Dirk Snauwaert, WIELS : Didier Vermeiren, Shimabuku et programme 2023

Installation Views WIELS Didier Vermeiren Double Exposition 2022 Photo We Document Art 

Didier Vermeiren bénéficie de sa première au WIELS à Bruxelles, un événement pour les belges depuis 35 ans, alors qu’en France il a été exposé au Musée Bourdelle en 2005 puis à la Maison Rouge. Un artiste majeur, de l’ordre de l’absolu comme le résume Dirk Snauwaert et une « Double Exposition » selon le titre retenu qui renvoie à un cliché décisif dans son processus de création, tout comme la photographie. Un dialogue remarquablement orchestré par l’artiste, curateur du parcours. De plus le Wiels propose une exposition de Shimabuku sous le prisme du son, un opus inédit après Le Crédac et le Musée de Monaco, dont la commissaire est Zoë Gray. Dirk Snauwaert nous dévoile la programmation 2023 qui donne une large place à la performance.
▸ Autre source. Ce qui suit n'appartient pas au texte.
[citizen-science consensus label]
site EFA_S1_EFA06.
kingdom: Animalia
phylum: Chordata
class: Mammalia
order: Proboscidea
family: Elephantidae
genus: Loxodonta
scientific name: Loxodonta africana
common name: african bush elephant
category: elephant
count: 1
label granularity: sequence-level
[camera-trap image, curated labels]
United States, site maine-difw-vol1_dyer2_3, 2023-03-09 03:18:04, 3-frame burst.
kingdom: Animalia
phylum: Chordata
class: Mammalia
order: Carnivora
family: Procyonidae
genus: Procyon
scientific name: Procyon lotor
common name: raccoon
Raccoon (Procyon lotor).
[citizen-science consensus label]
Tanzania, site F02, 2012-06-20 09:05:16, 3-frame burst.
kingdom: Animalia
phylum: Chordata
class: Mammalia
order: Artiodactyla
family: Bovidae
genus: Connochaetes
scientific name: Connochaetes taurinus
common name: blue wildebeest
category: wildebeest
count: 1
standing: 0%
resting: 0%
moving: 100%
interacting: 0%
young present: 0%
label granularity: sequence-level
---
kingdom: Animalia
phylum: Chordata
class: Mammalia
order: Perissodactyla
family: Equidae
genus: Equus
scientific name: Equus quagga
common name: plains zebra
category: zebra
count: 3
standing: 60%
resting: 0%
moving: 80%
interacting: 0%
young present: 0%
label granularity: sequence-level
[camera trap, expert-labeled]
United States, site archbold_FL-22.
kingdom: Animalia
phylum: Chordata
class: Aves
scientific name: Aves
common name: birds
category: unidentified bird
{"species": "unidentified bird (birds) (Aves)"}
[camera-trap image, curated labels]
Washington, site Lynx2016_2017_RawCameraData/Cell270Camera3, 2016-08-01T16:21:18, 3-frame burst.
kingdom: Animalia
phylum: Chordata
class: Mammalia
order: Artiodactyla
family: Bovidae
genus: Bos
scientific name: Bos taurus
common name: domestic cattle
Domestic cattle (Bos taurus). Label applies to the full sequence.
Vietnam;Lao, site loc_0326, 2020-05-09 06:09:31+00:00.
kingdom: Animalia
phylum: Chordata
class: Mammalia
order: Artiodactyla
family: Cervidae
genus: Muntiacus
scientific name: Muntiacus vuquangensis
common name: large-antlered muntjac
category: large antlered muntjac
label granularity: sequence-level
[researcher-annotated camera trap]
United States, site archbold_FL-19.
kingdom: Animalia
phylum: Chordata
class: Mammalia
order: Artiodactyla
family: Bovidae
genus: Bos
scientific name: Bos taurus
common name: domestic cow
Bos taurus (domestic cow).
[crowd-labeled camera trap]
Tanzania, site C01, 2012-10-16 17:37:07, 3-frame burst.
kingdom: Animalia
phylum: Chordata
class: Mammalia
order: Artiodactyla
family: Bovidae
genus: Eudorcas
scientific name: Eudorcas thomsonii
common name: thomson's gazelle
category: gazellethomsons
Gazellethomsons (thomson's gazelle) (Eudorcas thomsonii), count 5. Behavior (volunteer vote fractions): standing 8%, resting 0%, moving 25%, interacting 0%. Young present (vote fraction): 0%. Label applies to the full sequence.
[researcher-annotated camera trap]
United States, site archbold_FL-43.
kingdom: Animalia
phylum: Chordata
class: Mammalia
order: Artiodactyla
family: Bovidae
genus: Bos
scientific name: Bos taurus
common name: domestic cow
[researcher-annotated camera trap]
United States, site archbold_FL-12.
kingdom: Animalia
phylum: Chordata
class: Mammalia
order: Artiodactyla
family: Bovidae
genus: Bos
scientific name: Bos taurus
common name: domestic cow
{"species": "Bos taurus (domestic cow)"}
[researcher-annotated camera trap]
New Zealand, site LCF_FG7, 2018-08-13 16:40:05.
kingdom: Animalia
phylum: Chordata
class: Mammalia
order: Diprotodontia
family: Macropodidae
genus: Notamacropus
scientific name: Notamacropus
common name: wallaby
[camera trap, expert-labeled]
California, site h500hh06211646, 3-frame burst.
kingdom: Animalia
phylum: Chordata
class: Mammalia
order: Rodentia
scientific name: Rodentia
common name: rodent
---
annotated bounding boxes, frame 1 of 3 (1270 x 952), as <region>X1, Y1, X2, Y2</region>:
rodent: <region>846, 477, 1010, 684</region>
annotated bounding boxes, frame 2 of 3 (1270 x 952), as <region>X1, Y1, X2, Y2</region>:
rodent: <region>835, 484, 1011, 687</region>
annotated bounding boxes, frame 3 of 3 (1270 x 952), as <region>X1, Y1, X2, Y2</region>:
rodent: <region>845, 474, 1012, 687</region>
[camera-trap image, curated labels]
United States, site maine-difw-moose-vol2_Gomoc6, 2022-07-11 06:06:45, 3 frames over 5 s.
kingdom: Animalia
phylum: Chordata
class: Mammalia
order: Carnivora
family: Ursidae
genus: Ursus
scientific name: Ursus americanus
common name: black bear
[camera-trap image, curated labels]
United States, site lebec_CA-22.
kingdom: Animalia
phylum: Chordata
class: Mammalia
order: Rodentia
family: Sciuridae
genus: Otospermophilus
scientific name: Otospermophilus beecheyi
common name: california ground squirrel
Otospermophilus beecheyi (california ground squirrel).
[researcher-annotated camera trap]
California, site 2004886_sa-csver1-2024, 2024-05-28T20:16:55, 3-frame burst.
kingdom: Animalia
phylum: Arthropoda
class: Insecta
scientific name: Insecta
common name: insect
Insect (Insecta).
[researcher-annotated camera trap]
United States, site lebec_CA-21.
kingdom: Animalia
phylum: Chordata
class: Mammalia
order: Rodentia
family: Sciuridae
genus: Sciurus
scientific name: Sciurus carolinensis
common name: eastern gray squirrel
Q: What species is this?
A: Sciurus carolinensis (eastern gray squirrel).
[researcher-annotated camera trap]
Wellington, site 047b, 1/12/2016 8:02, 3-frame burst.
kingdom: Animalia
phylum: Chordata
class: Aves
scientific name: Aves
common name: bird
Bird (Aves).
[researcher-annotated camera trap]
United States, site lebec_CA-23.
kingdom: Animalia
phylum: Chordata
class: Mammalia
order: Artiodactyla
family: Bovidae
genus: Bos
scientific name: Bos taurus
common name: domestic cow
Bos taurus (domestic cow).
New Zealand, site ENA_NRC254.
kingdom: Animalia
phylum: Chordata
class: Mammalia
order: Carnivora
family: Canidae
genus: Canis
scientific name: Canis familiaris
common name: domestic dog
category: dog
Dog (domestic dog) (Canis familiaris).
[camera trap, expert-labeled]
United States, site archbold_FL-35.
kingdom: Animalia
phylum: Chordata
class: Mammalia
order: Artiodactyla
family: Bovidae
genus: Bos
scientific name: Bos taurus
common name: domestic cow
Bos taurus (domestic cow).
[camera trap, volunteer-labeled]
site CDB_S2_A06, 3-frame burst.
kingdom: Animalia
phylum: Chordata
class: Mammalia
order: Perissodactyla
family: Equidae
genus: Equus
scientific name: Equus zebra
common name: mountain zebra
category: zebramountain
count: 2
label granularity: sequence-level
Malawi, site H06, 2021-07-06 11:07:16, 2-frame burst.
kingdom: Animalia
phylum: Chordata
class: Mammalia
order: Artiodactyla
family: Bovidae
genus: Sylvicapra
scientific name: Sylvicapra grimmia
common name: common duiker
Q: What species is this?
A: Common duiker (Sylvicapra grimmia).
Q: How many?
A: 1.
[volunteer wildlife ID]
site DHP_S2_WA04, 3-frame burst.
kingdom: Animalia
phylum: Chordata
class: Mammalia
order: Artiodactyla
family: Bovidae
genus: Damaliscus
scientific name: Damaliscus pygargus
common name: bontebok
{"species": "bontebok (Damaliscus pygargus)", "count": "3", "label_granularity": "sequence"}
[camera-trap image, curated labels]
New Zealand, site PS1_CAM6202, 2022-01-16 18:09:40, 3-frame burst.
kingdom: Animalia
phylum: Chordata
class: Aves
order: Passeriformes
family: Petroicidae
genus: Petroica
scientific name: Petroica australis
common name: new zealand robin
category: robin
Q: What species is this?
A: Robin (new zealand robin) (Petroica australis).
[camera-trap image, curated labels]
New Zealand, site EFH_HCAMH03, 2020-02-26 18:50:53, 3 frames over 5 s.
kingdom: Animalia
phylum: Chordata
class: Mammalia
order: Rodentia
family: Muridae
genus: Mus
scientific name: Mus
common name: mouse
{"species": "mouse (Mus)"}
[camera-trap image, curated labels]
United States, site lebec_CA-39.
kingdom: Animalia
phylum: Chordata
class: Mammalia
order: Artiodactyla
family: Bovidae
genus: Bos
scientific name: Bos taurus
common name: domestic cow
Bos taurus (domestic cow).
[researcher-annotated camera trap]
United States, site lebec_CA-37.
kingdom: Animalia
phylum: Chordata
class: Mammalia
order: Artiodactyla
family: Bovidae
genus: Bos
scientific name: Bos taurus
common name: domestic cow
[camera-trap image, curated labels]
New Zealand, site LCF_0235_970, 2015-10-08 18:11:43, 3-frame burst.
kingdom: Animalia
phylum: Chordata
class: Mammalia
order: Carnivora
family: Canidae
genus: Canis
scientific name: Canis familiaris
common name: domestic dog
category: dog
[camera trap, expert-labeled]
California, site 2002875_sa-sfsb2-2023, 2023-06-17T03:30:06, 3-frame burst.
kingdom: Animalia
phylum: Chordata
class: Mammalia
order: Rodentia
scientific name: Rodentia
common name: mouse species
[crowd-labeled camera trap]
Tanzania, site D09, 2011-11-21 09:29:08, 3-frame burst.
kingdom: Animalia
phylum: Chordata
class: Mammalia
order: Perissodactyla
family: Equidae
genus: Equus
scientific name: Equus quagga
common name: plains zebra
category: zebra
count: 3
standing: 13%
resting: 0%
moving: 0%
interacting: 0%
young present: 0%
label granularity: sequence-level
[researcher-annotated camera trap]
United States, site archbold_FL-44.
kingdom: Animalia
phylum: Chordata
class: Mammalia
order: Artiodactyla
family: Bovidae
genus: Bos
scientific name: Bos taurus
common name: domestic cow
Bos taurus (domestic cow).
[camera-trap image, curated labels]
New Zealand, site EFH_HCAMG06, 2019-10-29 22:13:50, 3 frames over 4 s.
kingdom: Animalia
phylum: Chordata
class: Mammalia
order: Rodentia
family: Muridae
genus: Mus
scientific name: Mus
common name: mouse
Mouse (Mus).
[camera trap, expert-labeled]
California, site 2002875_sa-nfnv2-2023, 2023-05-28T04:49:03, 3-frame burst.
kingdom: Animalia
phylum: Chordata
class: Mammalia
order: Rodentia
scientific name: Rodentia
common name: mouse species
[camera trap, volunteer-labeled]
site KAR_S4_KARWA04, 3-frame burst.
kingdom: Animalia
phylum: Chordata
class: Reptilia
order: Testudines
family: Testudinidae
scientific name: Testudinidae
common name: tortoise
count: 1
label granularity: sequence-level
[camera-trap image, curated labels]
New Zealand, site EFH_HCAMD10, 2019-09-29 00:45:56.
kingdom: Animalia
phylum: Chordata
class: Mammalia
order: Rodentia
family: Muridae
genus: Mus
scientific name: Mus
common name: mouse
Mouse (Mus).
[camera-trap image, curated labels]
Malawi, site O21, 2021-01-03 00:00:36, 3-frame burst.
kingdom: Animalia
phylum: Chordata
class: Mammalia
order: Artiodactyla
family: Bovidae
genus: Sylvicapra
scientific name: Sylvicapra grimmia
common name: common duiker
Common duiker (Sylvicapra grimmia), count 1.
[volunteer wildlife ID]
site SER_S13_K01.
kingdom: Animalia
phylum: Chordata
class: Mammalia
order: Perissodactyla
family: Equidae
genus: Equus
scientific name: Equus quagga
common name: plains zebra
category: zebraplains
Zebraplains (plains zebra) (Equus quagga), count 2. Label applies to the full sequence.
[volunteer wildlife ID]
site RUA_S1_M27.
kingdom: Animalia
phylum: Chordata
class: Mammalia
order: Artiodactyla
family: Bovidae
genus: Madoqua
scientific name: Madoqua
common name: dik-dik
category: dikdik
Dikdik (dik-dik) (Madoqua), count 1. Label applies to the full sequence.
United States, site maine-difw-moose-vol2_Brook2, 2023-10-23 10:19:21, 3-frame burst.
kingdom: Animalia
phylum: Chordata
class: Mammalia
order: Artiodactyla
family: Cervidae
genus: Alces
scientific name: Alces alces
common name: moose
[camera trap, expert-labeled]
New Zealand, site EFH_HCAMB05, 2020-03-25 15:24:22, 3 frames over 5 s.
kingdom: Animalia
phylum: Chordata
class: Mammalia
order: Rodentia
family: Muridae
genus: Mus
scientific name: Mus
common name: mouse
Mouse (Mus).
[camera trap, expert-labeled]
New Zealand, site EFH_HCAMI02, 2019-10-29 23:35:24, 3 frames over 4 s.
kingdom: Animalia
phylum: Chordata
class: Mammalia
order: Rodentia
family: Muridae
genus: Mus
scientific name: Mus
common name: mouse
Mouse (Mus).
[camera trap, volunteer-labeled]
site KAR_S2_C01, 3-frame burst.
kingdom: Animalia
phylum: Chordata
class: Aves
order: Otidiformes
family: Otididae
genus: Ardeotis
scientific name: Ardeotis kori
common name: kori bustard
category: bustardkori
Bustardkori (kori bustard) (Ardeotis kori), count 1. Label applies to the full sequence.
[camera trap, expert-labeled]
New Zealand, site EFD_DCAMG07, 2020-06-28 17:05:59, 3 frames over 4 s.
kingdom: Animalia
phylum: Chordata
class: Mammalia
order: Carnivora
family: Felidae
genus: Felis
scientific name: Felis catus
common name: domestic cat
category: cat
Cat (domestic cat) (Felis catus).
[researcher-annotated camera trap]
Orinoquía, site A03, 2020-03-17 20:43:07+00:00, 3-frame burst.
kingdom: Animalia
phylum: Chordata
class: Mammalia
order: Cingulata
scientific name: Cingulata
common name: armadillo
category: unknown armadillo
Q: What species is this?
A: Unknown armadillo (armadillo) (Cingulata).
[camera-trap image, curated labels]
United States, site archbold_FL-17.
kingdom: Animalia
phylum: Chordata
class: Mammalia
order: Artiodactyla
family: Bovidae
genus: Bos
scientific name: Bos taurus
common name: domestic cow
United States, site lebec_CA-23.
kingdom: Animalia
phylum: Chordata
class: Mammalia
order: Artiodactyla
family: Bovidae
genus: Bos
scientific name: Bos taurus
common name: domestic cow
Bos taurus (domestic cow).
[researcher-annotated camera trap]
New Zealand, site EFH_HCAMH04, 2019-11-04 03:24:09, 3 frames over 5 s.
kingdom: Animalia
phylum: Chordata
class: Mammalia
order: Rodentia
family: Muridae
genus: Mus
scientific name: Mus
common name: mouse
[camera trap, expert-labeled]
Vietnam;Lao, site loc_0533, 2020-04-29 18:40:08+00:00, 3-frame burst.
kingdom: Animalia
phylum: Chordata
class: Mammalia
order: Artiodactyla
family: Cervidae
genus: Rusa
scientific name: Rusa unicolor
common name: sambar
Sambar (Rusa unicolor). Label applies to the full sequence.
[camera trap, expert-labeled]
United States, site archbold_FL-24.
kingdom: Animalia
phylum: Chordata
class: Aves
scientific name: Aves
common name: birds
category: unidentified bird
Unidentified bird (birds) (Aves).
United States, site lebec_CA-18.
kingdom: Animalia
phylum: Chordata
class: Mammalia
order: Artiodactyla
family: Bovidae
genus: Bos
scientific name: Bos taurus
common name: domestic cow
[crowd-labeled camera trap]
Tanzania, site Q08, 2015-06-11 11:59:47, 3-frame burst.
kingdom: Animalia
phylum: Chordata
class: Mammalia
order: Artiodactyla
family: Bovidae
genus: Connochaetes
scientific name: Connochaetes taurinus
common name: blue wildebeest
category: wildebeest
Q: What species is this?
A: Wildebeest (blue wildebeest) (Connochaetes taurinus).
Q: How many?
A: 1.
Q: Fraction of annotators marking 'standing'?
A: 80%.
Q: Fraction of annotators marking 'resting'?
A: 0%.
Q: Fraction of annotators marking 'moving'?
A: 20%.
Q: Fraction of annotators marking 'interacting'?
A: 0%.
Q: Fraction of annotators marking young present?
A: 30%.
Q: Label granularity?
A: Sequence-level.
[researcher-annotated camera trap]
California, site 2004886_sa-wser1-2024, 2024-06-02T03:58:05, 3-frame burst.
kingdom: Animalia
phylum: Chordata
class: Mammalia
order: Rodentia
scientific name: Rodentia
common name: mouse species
Quelle est la genèse du projet Double exposition de Didier Vermeiren ?

Nous avions vu un ensemble d’œuvres à la Fondation Herbert de Gand, la dernière installation du vivant du collectionneur. Pendant le confinement, la fondation avait attribué à chacun des artistes un espace, ce qui donnait un résultat éclectique mais très convaincant comparé à un accrochage plus linéaire ou narratif. Nous avons alors réalisé qu’il n’y avait pas eu d’exposition institutionnelle de l’artiste en Belgique, considéré comme majeur ici alors qu’en France il a bénéficié de plusieurs expositions monographiques, à la Maison Rouge notamment. Ce rayonnement s’explique par son opposition à une généalogie artistique à Bruxelles qui se limiterait au symbolisme et au surréalisme, qui exclurait le formalisme, dont Vermeiren est une des figures incontournables. Pour cette exposition au WIELS, c’est l’artiste lui-même qui a été le curateur et qui a imaginé le livre qui l’accompagne de A à Z, avec ce grand souci du détail qui le caractérise.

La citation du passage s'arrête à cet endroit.